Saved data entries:
▶
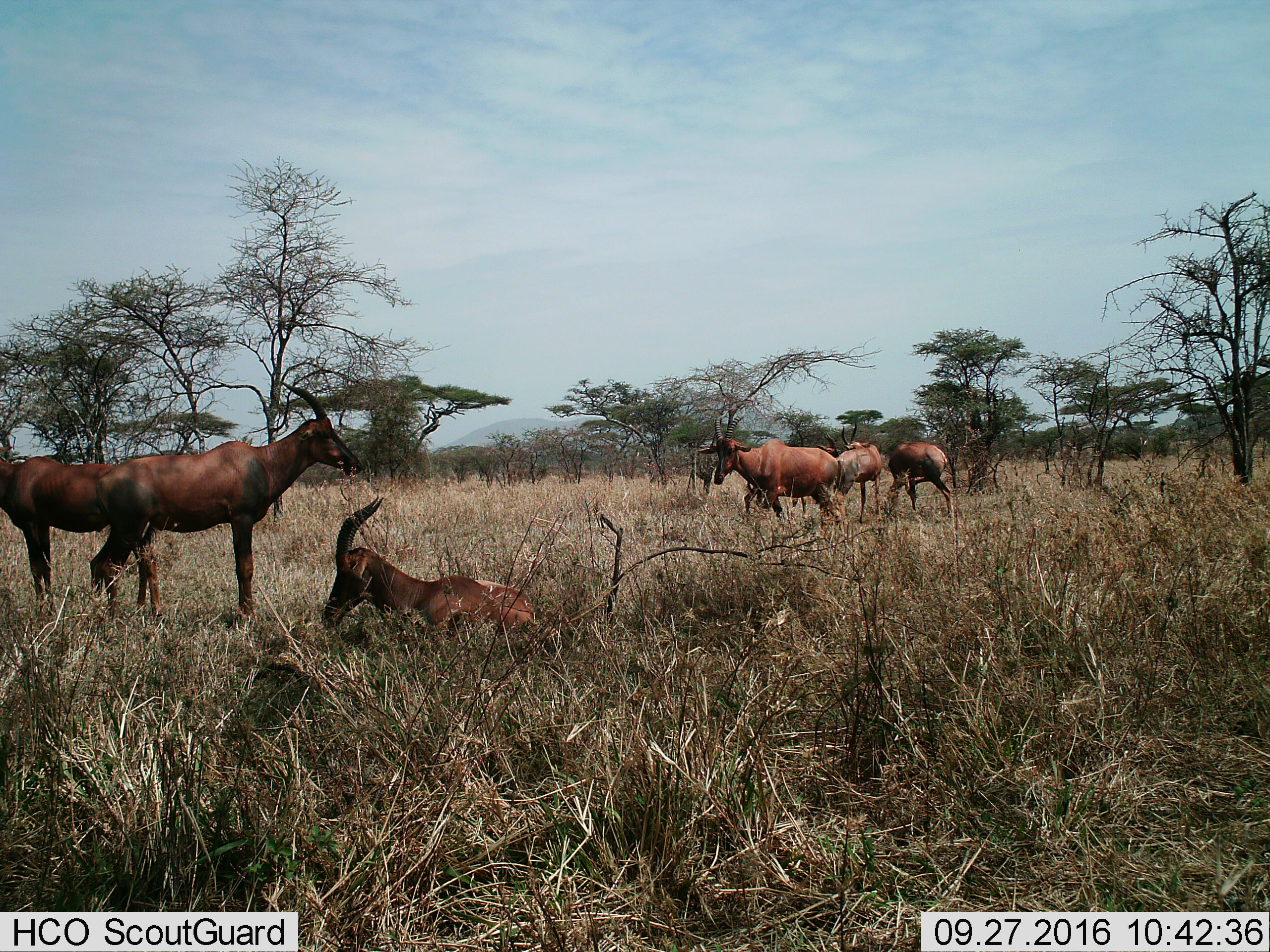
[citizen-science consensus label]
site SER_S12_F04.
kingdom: Animalia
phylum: Chordata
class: Mammalia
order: Artiodactyla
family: Bovidae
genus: Damaliscus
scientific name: Damaliscus lunatus jimela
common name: topi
Topi (Damaliscus lunatus jimela), count 7. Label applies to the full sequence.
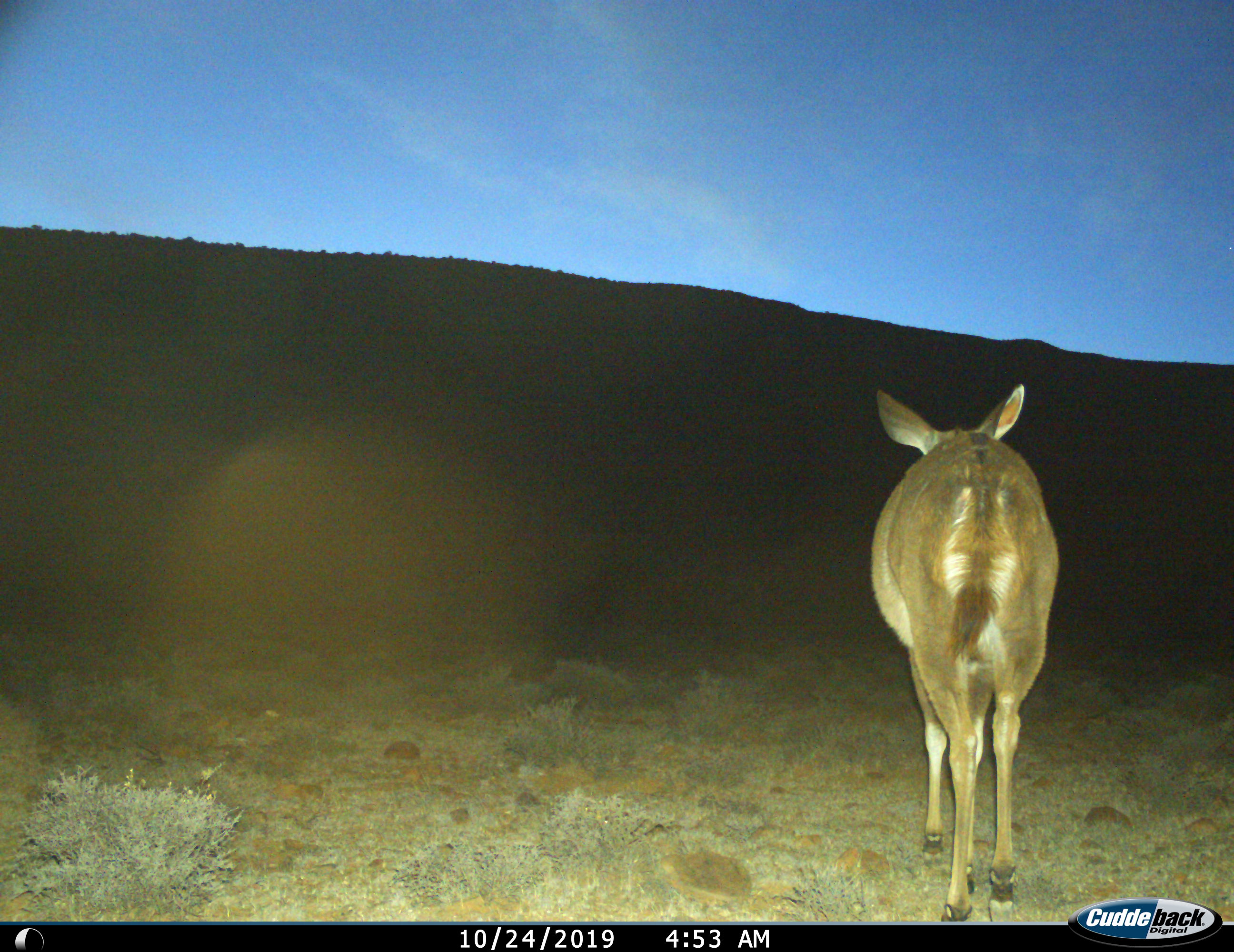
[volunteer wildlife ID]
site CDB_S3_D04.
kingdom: Animalia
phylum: Chordata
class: Mammalia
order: Artiodactyla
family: Bovidae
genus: Tragelaphus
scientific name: Tragelaphus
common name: kudu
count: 1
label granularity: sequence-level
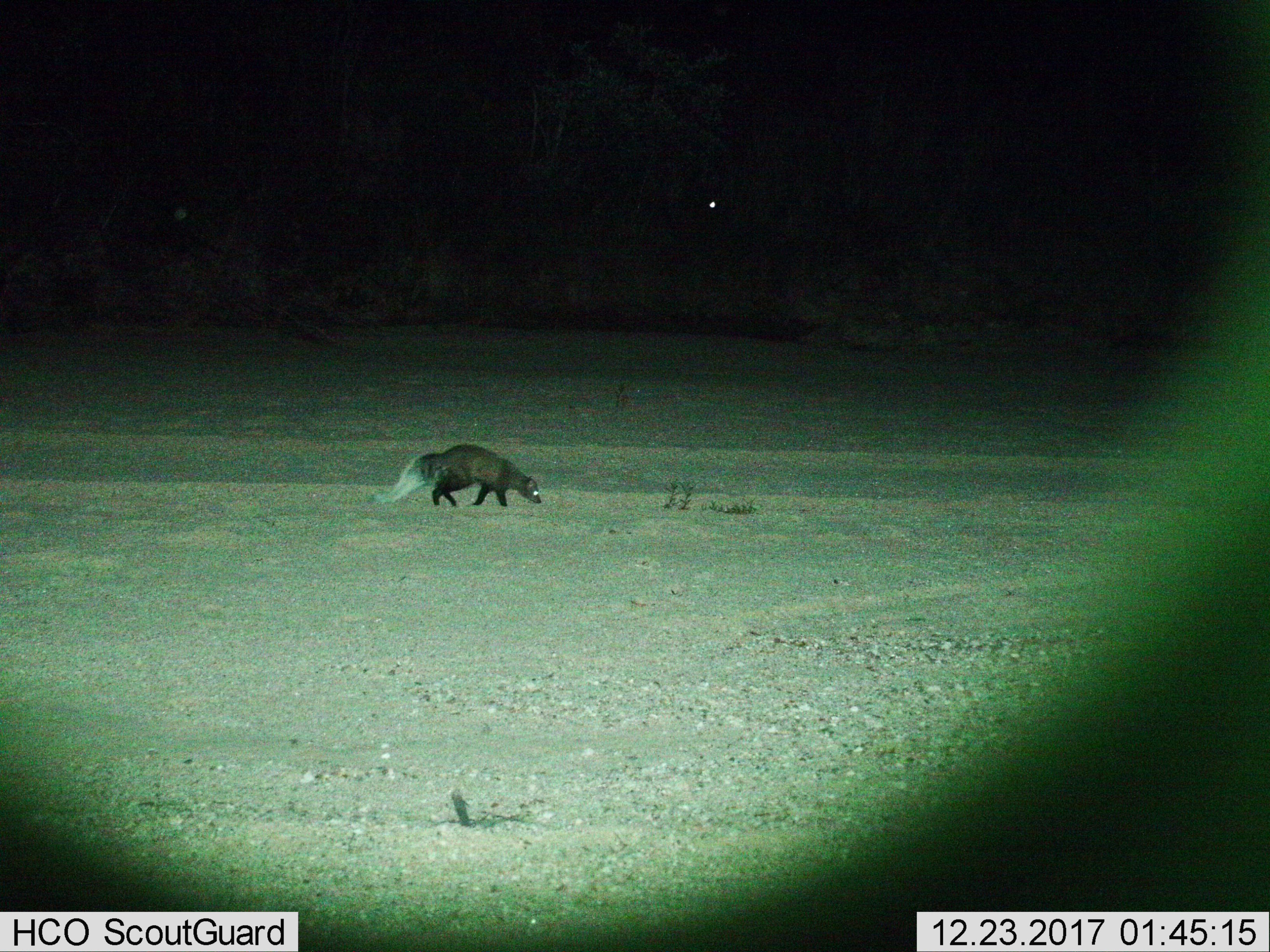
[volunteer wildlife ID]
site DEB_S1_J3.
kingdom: Animalia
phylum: Chordata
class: Mammalia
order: Carnivora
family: Herpestidae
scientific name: Herpestidae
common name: mongoose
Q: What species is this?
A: Mongoose (Herpestidae).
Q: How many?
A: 1.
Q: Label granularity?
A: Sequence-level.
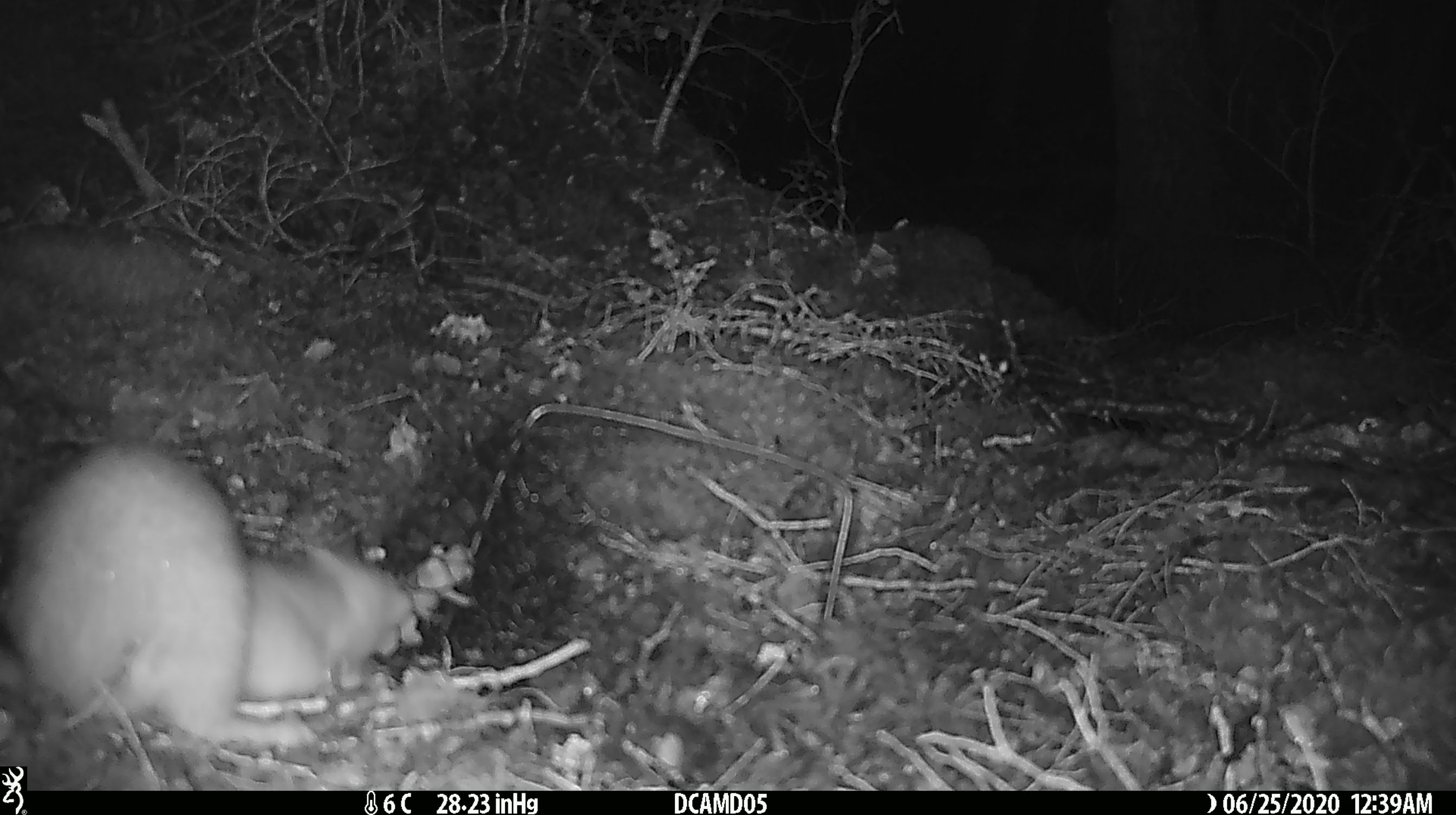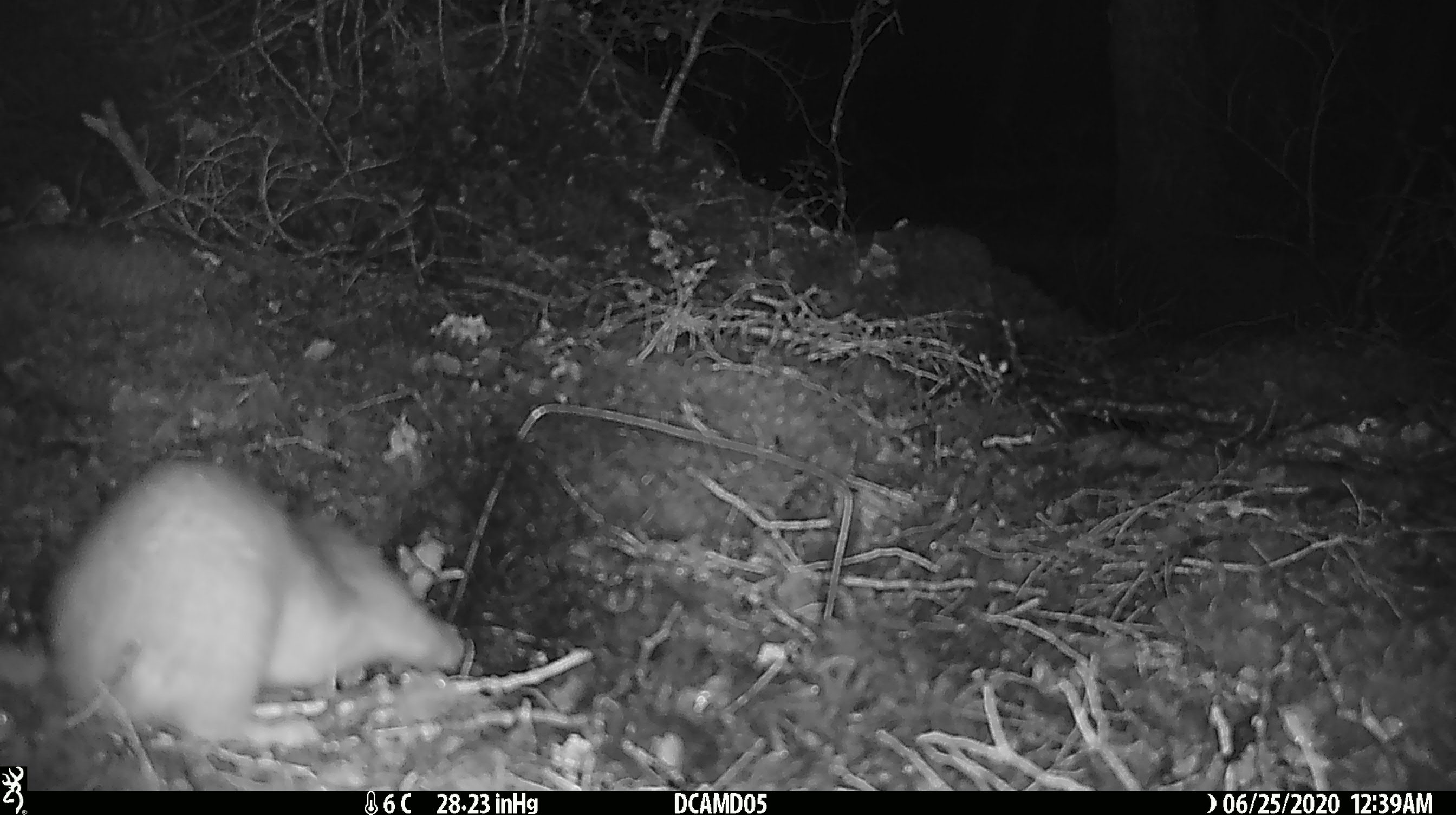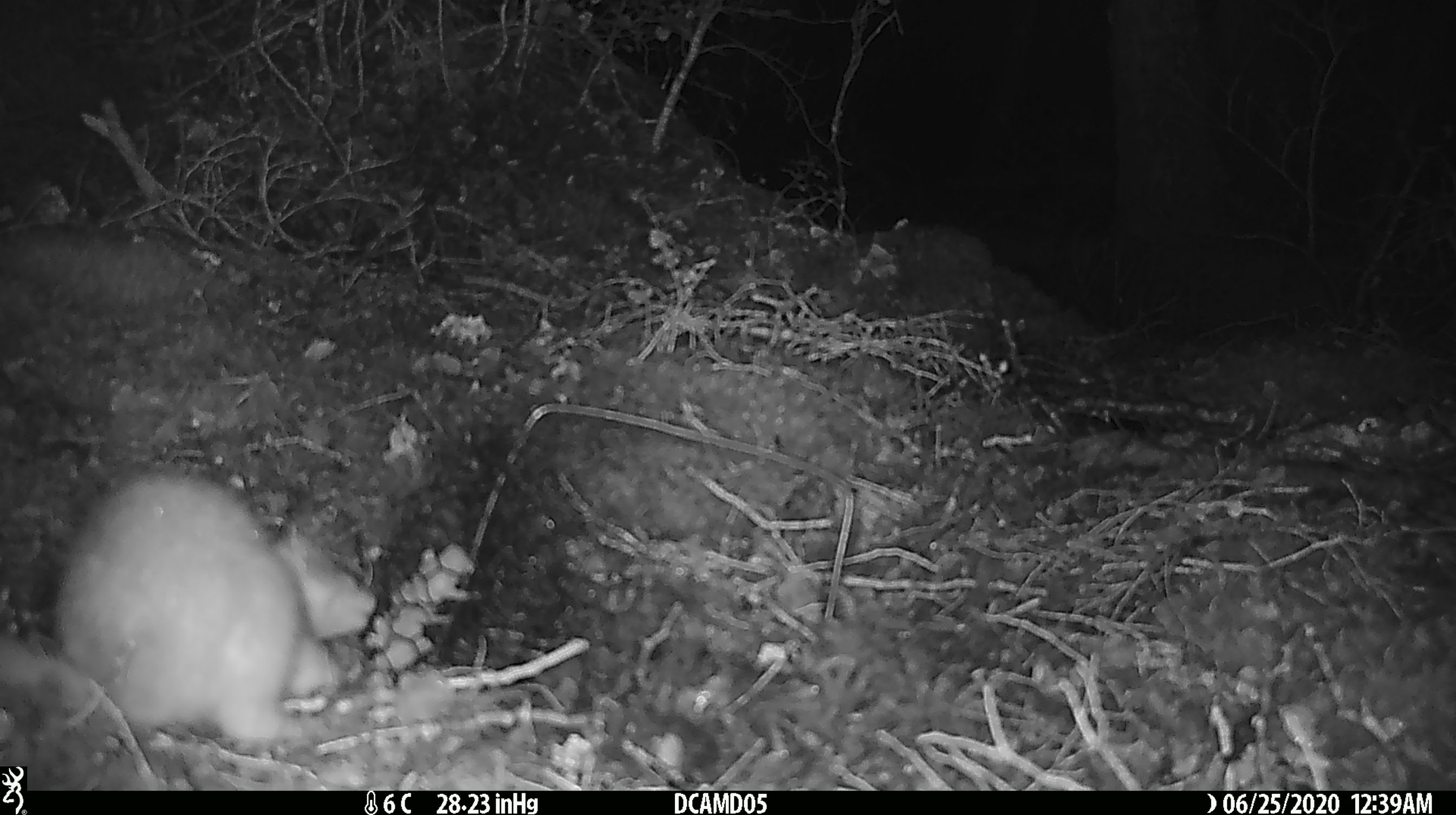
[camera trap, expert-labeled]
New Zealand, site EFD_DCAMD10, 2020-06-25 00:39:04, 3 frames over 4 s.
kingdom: Animalia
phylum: Chordata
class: Mammalia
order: Carnivora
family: Mustelidae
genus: Mustela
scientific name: Mustela erminea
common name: stoat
◀
• **What is expected**
What's needed is an exact copy of the records above from the line containing "scientific name: Tragelaphus" down to the line containing "genus: Mustela", both included, without any pictures.

• **Written answer**
scientific name: Tragelaphus
common name: kudu
count: 1
label granularity: sequence-level
[volunteer wildlife ID]
site DEB_S1_J3.
kingdom: Animalia
phylum: Chordata
class: Mammalia
order: Carnivora
family: Herpestidae
scientific name: Herpestidae
common name: mongoose
Q: What species is this?
A: Mongoose (Herpestidae).
Q: How many?
A: 1.
Q: Label granularity?
A: Sequence-level.
[camera trap, expert-labeled]
New Zealand, site EFD_DCAMD10, 2020-06-25 00:39:04, 3 frames over 4 s.
kingdom: Animalia
phylum: Chordata
class: Mammalia
order: Carnivora
family: Mustelidae
genus: Mustela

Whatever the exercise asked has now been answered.